A North Korean agent ordered by the regime to kidnap Kim Jong-nam, the eldest son of former leader Kim Jong-il, was indicted on Tuesday. Kim Yong-su (50) was arrested on Sept. 12 after he came to South Korea posing as a defector.
Prosecutors said the agent was also under orders to watch Park Sang-hak, a defector and activist who sends anti-Communist leaflets to the North attached to helium balloons.
Kim Yong-su was indicted for violating the National Security Law.
In China in July 2010, Kim Yong-su was ordered by the North's spy agency to "commit a terrorist act against Kim Jong-nam," according to prosecutors. The agent reportedly confessed that he was preparing to bribe a Chinese taxi driver into hitting Kim Jong-nam and disguising it as a car accident.
These plans were hatched before Kim Jong-il anointed his youngest son Jong-un as his successor instead.
Kim Yong-su reportedly testified that an outright assassination could have caused problems for North Korea in the international community, so he plumbed for a fake car accident. Afterwards he planned to take the stunned Kim Jong-nam to North Korea as though for medical treatment.
But the agent failed to find Kim Jong-nam in China and was ordered to stand by.

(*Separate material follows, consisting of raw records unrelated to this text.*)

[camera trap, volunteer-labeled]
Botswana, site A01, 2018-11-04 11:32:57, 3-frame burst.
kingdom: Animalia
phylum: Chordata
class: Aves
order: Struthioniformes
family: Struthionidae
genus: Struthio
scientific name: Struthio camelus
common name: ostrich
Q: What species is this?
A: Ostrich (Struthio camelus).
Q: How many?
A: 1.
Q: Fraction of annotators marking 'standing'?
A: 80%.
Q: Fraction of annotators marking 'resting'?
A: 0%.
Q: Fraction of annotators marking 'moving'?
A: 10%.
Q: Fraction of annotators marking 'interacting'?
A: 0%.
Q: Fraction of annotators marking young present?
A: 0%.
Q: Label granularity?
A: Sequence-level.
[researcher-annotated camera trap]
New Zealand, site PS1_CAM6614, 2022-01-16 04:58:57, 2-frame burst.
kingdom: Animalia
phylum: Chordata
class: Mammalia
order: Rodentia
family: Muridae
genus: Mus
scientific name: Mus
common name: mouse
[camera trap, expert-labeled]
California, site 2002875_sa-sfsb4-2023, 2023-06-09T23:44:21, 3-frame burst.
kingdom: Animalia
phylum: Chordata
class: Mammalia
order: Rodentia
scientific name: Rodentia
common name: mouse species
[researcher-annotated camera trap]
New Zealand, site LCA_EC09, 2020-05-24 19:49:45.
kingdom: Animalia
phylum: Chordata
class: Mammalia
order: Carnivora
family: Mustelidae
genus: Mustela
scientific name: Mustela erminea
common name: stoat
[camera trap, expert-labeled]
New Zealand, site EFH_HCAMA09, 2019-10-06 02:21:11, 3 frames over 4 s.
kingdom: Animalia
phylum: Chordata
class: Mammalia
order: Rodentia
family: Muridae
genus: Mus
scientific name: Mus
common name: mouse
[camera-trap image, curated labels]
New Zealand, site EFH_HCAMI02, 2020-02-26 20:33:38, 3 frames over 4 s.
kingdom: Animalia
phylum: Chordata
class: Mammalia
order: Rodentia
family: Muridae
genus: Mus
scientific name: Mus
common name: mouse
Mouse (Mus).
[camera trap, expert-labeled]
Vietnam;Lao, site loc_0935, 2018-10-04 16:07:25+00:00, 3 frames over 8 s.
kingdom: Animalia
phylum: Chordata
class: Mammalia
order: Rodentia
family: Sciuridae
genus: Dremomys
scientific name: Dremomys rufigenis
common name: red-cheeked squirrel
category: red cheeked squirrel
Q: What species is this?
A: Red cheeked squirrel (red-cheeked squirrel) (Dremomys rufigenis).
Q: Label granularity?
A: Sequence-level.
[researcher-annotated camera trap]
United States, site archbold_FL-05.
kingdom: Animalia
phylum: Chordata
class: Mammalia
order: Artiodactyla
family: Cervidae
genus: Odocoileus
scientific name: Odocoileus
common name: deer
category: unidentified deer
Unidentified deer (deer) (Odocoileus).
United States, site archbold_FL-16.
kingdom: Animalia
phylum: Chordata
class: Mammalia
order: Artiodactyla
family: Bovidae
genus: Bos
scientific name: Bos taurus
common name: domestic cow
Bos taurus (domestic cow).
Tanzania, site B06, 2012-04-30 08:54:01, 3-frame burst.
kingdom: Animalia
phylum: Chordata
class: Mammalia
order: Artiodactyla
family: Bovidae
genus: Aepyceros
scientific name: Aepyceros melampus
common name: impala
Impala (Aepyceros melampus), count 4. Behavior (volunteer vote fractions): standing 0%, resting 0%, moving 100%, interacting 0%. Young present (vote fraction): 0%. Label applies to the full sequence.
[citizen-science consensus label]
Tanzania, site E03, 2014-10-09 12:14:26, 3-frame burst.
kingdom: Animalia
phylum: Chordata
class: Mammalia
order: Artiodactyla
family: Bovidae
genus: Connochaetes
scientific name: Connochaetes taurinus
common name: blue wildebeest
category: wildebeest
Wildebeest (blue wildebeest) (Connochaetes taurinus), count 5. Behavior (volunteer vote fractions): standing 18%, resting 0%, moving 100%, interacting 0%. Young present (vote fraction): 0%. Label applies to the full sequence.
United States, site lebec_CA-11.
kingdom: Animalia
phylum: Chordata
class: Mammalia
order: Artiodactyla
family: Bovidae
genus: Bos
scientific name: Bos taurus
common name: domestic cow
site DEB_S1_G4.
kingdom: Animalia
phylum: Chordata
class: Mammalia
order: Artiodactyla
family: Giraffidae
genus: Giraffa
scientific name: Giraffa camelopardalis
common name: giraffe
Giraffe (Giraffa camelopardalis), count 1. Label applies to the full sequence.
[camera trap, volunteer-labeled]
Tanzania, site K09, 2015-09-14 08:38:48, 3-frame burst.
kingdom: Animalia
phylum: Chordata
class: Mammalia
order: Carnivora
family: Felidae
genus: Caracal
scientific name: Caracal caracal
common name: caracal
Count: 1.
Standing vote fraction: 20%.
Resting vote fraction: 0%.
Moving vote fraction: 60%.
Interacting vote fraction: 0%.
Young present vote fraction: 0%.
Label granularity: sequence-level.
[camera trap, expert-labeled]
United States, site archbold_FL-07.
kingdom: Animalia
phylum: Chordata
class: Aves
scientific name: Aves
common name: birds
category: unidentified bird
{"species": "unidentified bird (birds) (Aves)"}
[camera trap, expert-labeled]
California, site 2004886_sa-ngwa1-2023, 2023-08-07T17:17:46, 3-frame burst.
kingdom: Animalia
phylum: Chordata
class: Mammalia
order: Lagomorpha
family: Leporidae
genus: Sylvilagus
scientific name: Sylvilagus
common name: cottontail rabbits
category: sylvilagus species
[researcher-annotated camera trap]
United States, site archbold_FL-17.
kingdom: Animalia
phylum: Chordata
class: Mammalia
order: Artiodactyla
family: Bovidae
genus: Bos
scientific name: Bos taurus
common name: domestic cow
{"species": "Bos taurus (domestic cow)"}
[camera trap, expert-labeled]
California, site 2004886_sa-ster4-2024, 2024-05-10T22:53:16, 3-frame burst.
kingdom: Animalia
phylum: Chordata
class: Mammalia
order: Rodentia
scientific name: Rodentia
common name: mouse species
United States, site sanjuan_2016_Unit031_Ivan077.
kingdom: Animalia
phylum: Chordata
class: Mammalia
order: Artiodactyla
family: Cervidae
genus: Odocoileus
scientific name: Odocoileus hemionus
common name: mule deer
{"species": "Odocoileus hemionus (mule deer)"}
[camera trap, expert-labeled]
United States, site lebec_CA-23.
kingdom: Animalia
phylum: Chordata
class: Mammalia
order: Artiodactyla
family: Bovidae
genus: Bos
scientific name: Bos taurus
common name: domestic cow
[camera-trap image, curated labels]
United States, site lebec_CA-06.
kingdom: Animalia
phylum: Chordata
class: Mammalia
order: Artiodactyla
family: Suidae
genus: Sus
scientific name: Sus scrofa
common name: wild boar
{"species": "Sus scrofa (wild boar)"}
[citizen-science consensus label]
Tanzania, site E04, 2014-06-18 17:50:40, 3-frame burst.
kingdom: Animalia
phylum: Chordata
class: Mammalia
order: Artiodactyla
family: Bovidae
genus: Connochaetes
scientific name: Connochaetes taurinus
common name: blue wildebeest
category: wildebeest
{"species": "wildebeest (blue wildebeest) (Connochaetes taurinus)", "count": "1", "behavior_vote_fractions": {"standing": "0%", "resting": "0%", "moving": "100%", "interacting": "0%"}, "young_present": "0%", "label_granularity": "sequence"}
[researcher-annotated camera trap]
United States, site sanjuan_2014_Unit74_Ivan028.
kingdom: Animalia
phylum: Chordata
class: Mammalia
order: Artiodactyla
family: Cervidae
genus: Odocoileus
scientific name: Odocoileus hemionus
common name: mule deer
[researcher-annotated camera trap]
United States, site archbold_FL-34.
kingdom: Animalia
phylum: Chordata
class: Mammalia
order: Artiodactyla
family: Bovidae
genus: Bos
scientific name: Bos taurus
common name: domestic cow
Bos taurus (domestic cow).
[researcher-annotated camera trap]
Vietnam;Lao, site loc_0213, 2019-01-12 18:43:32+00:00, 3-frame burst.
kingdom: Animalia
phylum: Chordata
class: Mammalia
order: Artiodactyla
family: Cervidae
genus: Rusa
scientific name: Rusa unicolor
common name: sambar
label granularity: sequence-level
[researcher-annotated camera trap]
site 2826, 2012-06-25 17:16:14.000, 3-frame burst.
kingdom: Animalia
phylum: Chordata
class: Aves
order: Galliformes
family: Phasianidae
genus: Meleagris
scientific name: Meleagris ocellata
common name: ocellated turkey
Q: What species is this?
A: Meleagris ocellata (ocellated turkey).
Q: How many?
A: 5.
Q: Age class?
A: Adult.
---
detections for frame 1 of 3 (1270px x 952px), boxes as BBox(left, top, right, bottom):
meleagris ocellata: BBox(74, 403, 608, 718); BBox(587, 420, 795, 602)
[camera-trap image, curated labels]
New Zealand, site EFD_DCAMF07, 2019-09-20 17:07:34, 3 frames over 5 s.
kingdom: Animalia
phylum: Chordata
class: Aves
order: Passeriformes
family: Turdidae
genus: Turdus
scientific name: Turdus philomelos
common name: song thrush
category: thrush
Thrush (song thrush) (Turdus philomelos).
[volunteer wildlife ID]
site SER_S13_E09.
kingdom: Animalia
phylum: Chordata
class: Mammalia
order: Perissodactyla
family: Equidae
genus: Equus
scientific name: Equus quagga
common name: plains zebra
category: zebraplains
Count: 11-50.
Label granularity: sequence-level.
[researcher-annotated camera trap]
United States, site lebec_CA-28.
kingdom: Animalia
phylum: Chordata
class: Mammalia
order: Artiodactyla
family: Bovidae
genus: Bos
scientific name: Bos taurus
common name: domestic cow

Pyongyang then ordered him to sneak into South Korea posing as a defector to keep watch on Park Sang-hak and win over defectors, who often suffer poverty in South Korea, and talk them into returning to the North.
Since he was sent to China for the first time in 2002, the agent allegedly ferreted out defectors and their support organizations there. He was awarded a medal for having nabbed a runaway North Korean diplomat at a church in China and sent him back to the North.